INSTRUÇÕES DO EXERCÍCIO -> No texto sobre o Fome Zero, enumere, na ordem em que aparecem, as etapas pelas quais passavam os textos que Bernardo Kucinski preparava para Lula.

TRECHO PARA LEITURA ->
----------

Matéria anti-Fome Zero e propaganda do governo sobre o Fome Zero publicadas na Folha em março de 2003.

Quem viu, ainda ontem, o oligopólio da mídia corporativa que opera no Brasil publicar e transmitir indignação com a volta do Brasil ao mapa da fome, e escândalo sempre que Jair Bolsonaro minimizava a fome no Brasil, há de se lembrar, ou nem por isso, que há exatos 20 anos, nos primeiros meses do governo Lula 1, a mídia empresarial desencadeou uma verdadeira guerra contra o programa Fome Zero, concomitantemente ao início da guerra movida por Bush 2 contra o Iraque.

Assessor especial de Comunicação da Presidência da República nos primeiros anos do primeiro governo Lula, o jornalista, escritor e professor Bernardo Kucinski municiava Lula com uma espécie de jornal particular, com textos “escritos diariamente, impressos, guardados em envelopes e entregues ao presidente na primeira hora do dia”, contendo análises sobre o que davam a TV e os jornais sobre aquele outro, já longínquo, início de um governo do PT, o primeiríssimo – e “circulando”, as “cartas a Lula” de Kucinski, até 2006.

Mais recentemente, as cartas de Bernardo Kucinski a Lula saíram reunidas em livro, vindo a público pela primeira vez. Logo no primeiro capítulo estão as cartas sobre o Bolsa Família e o Fome Zero. Ali, Kucinski participa o presidente sobre, por exemplo, como o “potencial emancipador do Fome Zero mexe com a mídia”, que bombardeava o programa com – palavras de Kucinski – “fogo ininterrupto”.

Vale muito a pena revisitar uma dessas cartas em especial, que chegou às mãos de Lula na primeira hora do dia de um dia de março de 2003, para dar a medida de até que ponto a perspectiva de verdadeiro avanço da Democracia mexe com o oligopólio da mídia; de até que ponto o oligopólio da mídia pode chegar em sua incurável alergia a coisa diferente, oposta, a políticas antipovo.

----------

DADOS EXTRAÍDOS ->
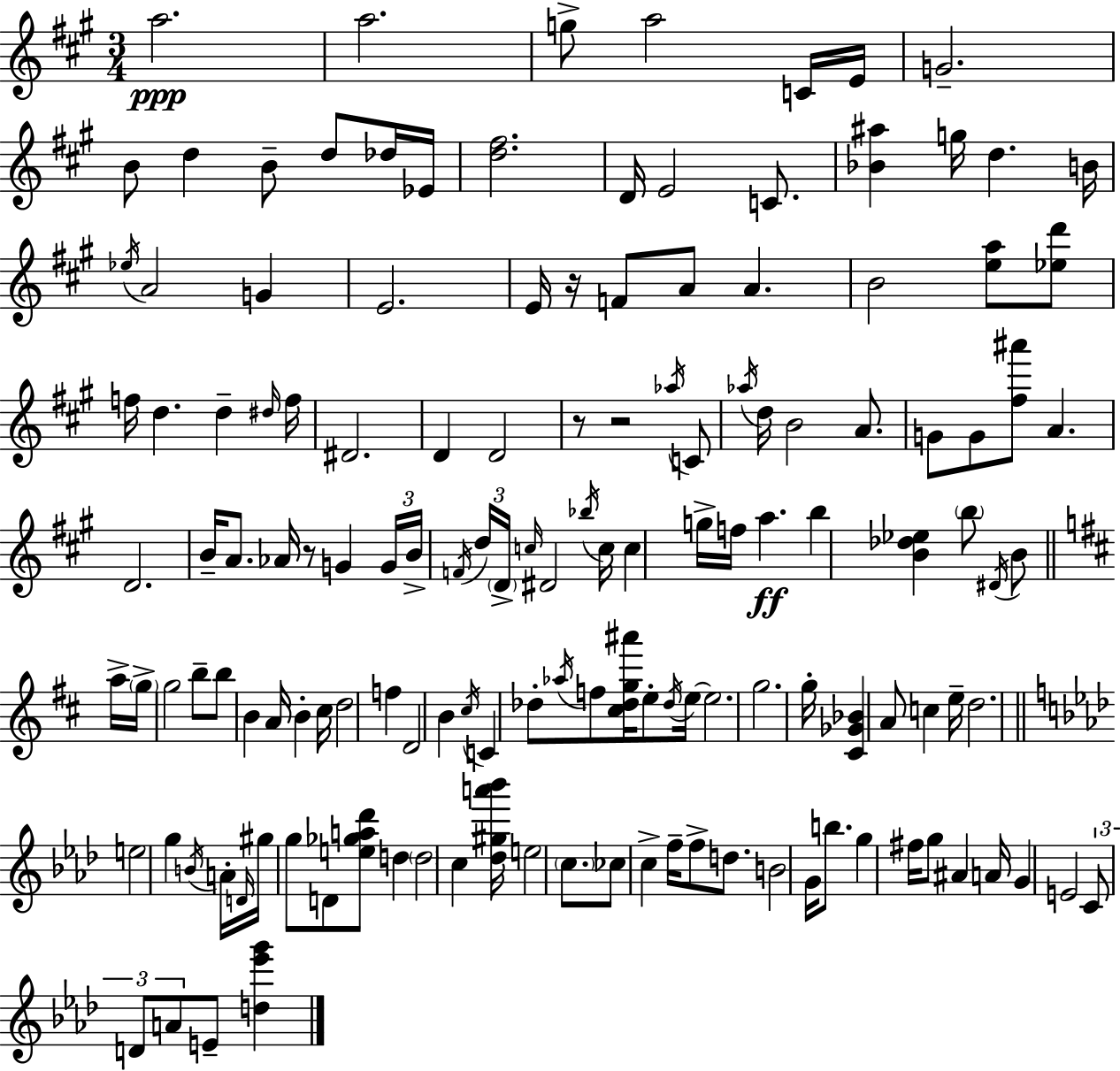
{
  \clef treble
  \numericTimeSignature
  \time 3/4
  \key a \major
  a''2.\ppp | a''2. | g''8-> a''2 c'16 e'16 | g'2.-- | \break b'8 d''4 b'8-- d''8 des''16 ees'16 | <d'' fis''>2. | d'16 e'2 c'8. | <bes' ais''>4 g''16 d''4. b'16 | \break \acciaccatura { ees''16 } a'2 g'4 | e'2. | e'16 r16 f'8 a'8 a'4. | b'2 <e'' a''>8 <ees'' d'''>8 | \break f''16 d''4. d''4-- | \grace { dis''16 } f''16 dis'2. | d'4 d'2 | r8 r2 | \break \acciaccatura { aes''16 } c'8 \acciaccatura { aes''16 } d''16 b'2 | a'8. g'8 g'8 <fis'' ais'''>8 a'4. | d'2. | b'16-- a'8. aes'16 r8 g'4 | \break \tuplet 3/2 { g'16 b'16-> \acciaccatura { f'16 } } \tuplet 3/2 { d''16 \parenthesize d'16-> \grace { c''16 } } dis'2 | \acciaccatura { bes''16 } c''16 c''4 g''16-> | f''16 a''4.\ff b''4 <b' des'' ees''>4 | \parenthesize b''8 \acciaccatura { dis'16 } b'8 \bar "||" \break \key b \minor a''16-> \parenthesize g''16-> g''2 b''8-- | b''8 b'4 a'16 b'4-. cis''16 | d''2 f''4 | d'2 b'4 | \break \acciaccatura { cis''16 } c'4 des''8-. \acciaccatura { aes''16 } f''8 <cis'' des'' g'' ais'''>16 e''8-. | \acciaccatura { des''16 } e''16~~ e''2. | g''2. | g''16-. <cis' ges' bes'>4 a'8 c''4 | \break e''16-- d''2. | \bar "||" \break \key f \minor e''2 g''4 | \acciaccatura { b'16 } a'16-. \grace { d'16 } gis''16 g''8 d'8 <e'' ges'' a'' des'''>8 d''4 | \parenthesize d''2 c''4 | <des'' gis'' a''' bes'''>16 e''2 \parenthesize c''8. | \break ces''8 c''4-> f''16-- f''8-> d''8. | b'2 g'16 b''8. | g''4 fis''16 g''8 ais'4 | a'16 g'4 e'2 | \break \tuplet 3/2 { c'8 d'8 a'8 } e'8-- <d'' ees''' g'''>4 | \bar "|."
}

----------

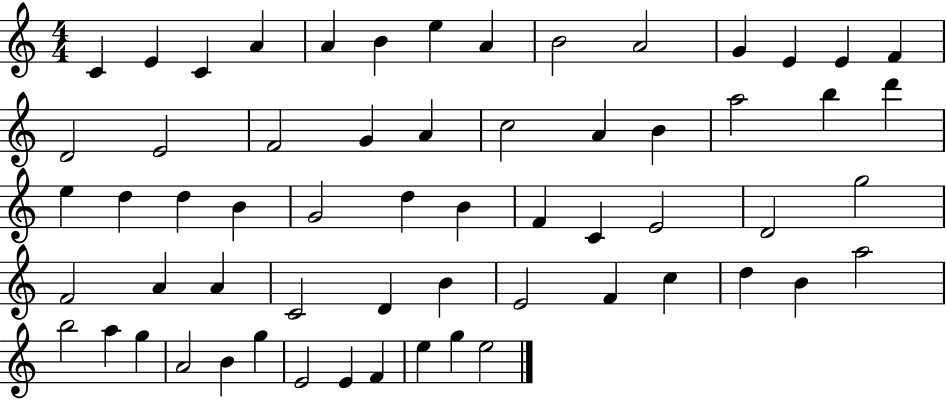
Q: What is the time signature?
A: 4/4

----------

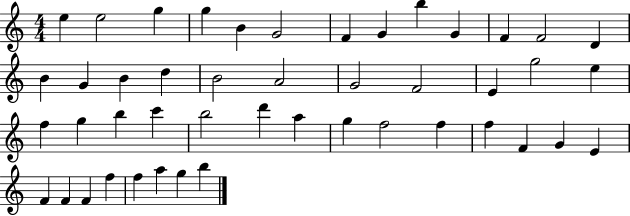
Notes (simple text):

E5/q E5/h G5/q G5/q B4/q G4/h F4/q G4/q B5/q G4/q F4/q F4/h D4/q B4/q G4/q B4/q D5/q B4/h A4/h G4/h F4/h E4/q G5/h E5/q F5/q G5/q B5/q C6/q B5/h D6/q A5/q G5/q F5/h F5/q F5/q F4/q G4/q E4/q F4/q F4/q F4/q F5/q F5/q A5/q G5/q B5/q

----------

RESPOSTA ESPERADA -> escritos diariamente; impressos; guardados em envelopes; entregues ao presidente na primeira hora do dia